The viewer will see this message: "This program includes negative depictions and/or mistreatment of people or cultures.

"These stereotypes were wrong then and are wrong now.

"Rather than remove this content, we want to acknowledge its harmful impact, learn from it and spark conversation to create a more inclusive future together."

It is understood to be part of an ongoing review carried out by Disney across all of its films.

Other classics that will include the warning will be the 1970 musical comedy The Aristocats, the 1955 love story Lady and the Tramp and the 1960 Swiss Family Robinson.

For example in the Aristocats, Disney warns viewers that one of the cats "sings in poorly accented English voiced by a white actor and plays the piano with chopsticks".
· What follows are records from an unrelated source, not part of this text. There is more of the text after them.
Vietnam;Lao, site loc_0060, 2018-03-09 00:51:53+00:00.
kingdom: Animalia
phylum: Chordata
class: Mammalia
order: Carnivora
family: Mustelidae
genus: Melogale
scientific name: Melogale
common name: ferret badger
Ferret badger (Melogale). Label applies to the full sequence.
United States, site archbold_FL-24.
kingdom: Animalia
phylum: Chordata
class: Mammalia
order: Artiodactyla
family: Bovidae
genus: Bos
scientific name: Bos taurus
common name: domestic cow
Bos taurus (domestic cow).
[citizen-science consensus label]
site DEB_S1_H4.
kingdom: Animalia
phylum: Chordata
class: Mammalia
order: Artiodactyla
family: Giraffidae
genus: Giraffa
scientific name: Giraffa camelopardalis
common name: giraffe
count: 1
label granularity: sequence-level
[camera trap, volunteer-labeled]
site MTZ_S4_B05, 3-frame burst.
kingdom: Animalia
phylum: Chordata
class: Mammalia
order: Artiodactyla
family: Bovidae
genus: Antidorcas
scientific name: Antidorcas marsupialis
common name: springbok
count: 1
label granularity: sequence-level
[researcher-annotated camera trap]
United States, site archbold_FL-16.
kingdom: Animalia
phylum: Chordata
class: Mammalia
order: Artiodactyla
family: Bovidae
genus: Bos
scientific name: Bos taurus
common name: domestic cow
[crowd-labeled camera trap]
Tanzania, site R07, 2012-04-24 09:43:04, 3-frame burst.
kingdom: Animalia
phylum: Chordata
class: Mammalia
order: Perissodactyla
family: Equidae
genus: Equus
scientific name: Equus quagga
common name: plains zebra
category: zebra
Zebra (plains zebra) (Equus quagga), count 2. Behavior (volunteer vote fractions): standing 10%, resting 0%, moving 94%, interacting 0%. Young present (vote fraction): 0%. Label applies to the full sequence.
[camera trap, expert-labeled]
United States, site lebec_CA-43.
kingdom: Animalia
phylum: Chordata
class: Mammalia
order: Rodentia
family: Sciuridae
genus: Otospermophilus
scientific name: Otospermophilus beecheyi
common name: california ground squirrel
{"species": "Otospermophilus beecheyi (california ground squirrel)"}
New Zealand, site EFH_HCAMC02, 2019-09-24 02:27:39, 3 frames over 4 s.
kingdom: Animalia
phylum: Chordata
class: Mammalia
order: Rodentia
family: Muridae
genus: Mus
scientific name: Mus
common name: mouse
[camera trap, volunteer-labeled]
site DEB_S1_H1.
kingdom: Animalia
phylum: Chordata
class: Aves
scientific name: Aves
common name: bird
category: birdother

In the 1953 Peter Pan, viewers are warned that Native Americans Indians are referred to as "redskins".

Furthermore, viewers are also warned that the scene where Peter and The Lost Boys dance in Native American headdresses are a "form of mockery and appropriation of Native peoples' culture and imagery".

The Jungle Book has also been highlighted for its perceived use of negative racial stereotypes.

In the 1941 Dumbo, viewers are warned about its references to racist segregationist laws in the deep South and its use of affected African American voices.

The canine love story of Lady and the Tramp was added to the list because of its perceived stereotyping of Asians, Mexicans and Russians with felines and cats having largely ethnic names and accents.

The streaming service has also made the decision to not add certain films at all – such as the controversial Song of the South.

The 1946 film is set on a plantation during America's Reconstruction Era.

It has never been given a DVD or video release in the US because of its handling of race.